- Excerto -
====
A mãe trabalha no computador. É professora!

 
Nestes dias tudo se reinventou, reformulou, readaptou… e poderia continuar a utilizar verbos com o prefixo re… porque de facto, foram, e são, tempos diferentes daqueles a que estamos habituados,

Estamos em épocas festivas, em que a vida se transforma, se renova. 
Quão próximo isto se encontra das nossa práticas... 

Aquelas práticas a que estávamos aprisionados, ou até acorrentados, caíram por terra. E tudo o que este vírus nos vem mostrar, é que tínhamos de mudar as prioridades e tornar as nossas práticas, realmente, direcionadas ao que interessa, os alunos. 

É um facto, bastante pertinente, que fomos capazes de nos adequar a esta “estranha forma de vida”, marchamos de cravos vermelhos em punho para mostrar a revolução que a educação esteve, está e estará sujeita. Esta mudança repentina e tirou-nos o chão, abanou-nos e tornou-nos pouco confiantes do modus operanti em que tudo iria decorrer. O computador começou a ser o nosso quadro, a nossa forma de chegar, a nossa forma de ensinar, mas mais do que isso, a nossa forma de os desafiar. 

Sobrevivemos e continuamos empenhados em manter a proximidade com os alunos, em mantê-los focados e motivados para continuar a aprendizagem.
====
- Linhas de dados -

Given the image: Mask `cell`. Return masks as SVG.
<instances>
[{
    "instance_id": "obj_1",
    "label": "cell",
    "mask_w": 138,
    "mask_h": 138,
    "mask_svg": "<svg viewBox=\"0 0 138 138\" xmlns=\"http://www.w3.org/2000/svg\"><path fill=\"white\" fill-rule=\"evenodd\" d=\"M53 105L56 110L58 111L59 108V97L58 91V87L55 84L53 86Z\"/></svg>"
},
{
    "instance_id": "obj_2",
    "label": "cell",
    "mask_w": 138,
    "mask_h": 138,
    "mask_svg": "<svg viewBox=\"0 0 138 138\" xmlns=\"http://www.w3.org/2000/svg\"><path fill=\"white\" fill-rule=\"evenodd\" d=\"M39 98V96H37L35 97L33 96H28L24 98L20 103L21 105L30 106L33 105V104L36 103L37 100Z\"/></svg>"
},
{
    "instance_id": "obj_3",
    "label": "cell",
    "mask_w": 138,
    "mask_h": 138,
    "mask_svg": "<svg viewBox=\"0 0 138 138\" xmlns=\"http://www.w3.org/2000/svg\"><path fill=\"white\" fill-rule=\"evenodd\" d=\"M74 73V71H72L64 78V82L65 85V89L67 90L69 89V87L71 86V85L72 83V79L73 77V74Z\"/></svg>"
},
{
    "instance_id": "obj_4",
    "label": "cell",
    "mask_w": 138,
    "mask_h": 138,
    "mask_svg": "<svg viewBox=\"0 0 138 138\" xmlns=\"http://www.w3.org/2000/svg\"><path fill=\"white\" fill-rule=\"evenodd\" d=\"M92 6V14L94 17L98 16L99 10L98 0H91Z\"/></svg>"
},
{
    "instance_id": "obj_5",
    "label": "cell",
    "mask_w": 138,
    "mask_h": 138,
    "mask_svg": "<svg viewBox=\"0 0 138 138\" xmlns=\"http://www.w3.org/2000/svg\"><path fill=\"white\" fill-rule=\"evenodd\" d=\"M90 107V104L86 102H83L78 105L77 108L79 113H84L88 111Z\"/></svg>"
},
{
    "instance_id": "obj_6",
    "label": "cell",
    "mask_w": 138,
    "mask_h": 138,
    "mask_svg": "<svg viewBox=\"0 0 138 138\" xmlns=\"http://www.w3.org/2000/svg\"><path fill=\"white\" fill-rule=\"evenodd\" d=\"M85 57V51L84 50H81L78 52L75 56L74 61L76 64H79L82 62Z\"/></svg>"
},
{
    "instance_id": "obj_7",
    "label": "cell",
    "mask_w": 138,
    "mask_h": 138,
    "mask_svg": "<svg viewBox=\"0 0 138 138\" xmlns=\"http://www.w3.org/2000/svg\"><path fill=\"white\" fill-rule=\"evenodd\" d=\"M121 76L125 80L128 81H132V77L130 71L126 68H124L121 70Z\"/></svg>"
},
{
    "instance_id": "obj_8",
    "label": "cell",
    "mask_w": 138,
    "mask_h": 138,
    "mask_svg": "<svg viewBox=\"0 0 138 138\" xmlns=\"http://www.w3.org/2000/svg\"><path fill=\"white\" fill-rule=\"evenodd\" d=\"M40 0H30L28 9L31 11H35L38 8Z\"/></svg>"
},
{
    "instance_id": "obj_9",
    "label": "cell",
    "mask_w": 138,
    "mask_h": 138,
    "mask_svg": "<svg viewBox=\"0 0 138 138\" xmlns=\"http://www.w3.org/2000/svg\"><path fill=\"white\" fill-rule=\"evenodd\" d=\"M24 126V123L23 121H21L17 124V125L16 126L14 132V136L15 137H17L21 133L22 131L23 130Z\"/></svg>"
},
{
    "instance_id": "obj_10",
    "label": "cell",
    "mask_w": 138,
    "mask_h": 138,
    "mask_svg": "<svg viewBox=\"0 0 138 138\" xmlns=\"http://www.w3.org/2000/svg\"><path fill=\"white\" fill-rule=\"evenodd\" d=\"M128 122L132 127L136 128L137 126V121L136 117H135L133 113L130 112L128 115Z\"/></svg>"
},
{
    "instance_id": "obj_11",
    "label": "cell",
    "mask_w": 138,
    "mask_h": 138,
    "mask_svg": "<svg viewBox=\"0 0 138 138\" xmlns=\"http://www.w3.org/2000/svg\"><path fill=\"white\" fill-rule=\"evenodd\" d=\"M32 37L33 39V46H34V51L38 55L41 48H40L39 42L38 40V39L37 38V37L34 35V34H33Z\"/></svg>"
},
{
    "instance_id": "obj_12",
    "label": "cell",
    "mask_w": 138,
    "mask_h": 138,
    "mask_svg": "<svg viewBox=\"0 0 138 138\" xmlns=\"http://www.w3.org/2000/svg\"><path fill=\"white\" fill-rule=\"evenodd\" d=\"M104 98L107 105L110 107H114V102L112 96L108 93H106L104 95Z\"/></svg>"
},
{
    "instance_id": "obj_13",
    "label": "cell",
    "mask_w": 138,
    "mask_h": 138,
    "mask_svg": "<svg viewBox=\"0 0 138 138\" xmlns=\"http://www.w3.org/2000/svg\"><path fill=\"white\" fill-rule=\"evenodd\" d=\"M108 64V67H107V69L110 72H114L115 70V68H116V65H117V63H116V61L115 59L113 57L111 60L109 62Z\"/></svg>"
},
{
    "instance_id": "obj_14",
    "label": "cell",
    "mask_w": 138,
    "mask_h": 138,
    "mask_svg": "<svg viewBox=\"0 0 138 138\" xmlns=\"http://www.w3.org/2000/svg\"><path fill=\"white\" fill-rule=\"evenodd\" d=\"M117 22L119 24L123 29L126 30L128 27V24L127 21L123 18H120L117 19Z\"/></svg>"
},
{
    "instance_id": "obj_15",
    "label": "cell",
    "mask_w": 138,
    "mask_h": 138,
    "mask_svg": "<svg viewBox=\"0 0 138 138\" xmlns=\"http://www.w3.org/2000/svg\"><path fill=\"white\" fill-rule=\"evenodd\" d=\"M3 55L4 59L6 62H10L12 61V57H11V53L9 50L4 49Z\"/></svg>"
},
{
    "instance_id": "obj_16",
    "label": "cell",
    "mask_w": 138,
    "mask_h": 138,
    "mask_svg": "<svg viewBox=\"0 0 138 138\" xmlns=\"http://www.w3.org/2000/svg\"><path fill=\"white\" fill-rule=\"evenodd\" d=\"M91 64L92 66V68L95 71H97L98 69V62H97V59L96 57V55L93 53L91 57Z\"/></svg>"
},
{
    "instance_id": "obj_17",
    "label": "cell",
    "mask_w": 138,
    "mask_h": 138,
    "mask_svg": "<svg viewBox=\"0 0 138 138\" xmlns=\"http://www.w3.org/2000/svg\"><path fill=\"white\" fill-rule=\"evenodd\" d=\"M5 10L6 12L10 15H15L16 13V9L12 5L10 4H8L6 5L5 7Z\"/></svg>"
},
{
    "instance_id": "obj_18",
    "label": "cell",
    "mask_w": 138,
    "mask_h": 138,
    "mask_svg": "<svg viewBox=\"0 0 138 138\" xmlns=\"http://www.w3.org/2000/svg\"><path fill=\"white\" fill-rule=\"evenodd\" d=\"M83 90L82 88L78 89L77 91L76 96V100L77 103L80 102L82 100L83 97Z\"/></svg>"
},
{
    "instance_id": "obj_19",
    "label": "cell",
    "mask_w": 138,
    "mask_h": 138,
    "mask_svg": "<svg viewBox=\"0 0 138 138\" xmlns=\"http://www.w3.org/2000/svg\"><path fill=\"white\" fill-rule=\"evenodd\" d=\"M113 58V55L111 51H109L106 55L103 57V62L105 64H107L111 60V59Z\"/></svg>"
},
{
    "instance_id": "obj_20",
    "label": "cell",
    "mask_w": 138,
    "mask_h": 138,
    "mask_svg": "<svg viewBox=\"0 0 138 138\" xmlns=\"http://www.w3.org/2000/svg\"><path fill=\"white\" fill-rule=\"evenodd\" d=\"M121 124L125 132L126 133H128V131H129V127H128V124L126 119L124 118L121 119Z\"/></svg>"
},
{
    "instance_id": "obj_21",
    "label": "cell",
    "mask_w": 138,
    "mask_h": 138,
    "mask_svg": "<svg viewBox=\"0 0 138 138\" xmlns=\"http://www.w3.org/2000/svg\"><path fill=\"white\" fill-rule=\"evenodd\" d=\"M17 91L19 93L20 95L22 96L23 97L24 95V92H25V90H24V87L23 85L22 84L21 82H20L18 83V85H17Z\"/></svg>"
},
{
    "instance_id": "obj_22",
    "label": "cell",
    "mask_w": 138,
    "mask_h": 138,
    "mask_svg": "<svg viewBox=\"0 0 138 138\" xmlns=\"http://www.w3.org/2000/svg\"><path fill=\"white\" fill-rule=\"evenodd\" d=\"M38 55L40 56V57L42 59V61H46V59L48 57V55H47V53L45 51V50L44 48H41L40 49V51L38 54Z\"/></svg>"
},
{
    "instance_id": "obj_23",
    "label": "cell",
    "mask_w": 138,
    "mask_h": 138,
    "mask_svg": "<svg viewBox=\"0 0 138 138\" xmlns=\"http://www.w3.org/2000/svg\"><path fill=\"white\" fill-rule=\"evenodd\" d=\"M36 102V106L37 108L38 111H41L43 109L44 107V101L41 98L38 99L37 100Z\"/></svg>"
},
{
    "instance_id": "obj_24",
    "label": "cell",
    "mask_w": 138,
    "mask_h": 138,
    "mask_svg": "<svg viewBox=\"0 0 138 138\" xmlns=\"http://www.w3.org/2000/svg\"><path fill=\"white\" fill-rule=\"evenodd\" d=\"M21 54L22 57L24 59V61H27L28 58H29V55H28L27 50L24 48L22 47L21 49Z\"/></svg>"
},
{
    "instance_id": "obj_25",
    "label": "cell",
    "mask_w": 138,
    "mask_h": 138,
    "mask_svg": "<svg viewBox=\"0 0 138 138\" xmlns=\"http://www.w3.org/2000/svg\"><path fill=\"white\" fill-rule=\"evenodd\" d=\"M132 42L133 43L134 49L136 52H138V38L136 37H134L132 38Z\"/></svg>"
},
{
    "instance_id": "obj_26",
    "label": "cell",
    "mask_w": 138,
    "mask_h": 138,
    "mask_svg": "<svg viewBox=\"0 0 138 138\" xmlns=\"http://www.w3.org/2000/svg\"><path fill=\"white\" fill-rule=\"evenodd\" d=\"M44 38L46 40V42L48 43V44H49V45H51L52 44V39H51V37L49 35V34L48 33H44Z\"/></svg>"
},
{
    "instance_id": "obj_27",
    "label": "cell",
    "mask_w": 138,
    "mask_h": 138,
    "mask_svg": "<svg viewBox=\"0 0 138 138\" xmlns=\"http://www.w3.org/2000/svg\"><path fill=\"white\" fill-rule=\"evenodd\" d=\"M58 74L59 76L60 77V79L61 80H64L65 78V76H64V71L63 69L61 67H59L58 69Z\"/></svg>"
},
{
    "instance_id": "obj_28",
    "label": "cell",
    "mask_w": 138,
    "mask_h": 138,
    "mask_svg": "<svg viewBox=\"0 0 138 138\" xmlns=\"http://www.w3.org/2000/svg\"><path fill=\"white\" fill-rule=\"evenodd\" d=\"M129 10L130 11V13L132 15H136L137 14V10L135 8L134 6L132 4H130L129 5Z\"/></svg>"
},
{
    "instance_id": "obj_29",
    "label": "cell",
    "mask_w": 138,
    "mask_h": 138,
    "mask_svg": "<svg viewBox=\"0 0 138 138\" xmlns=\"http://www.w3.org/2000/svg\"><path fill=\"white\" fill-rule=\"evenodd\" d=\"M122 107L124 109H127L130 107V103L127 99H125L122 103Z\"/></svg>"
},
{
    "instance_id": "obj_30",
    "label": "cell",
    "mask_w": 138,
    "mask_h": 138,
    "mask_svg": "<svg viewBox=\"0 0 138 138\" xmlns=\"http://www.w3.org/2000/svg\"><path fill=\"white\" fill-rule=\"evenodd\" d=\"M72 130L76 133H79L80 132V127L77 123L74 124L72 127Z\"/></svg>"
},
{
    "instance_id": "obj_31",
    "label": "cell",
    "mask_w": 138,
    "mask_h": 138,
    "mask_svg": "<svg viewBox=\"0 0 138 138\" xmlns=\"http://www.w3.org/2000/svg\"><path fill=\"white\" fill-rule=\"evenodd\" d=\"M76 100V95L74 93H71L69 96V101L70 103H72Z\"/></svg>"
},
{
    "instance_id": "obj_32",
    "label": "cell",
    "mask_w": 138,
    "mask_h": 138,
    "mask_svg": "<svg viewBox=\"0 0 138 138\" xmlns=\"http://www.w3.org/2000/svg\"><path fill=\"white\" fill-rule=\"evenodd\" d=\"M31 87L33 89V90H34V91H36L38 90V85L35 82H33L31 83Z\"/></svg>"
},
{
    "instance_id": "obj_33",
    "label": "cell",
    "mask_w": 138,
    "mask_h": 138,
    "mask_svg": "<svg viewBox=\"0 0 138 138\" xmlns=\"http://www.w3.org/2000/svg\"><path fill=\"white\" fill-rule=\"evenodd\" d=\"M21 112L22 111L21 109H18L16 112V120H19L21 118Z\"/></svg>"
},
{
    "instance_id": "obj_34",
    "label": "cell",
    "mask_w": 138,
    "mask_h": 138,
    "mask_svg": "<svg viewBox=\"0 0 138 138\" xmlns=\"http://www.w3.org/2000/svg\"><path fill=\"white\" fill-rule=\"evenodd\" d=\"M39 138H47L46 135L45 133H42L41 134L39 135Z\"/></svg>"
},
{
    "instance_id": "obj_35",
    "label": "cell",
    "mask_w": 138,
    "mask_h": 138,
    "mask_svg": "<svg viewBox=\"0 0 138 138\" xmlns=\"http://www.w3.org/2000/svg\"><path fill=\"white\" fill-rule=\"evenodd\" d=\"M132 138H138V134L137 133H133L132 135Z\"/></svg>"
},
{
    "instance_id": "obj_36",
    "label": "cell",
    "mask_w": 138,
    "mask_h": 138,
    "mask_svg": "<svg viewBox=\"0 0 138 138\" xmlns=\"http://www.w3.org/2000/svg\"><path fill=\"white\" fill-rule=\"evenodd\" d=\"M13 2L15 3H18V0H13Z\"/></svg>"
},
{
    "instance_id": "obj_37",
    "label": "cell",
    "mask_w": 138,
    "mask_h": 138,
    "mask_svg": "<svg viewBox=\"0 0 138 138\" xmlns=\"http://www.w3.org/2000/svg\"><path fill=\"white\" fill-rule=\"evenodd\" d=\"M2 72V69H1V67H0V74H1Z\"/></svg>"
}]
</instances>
====
- Descrição do exercício -
Continue o texto sobre a professora que passou a ensinar pelo computador, começando logo a seguir à última frase apresentada.

- Resposta -
Se erramos? Claro, quem não erra. Estamos perante uma situação que nos apanhou desprevenidos e, em muitos casos, sem conhecimento de ferramentas que possibilitassem este ensino à distância. Seja este o caminho futuro, ou não, é certo que tudo isto se torna uma lição, empenharmo-nos nesta forma de ver a educação, de tentar perceber qual o melhor modo de lhes chegar, sem afetar a vida familiar, é uma atualização de ação, de conhecimento, de sensibilização. 

Desta forma, a nossa sala de aula mudou de lugar. Em casa tornamos o impossível, possível, porque estivemos acomodados e essa mudança causa-nos instabilidade. De facto, a nossa profissão é uma profissão de contacto, de proximidade, de relação com os alunos, de relação com as famílias. 

Mesmo distantes, ainda assim empenhados e embrulhados nos milhares de pensamentos que nos passam diariamente, nas estratégias a serem usadas para chegar a todos os alunos, fazemos o esforço para equilibrar a vida profissional com a vida pessoal e familiar. 

Mesmo em casa, agarrados ao computador, os professores estão a trabalhar, em teletrabalho, não estão de férias. 

Ao contrário do que a gíria diz e pensa, muitas são as horas que tentam, a todo o custo, desconstruir os programas, desconstruir as dificuldades que os alunos enfrentam, que criam relações com as famílias com o intuito de as orientar neste longo processo que atravessamos. Mais parece uma sessão do famosos Mastechef , onde nos esforçamos para apresentar verdadeiras iguarias, desconstruídas, é um teste pressão... Os professores não têm de definir rotinas, não têm de definir as formas de estar das famílias, mas podem-se tornar verdadeiros companheiros neste processo, pois, além do conhecimento e das explorações sugeridas, é muito importante a relação familiar, é importante saber estabelecer os limites e os desafios familiares, e este que passamos, é o maior desafio de todos. É novo para todos, pais, alunos e professores, basta compreender esta premissa.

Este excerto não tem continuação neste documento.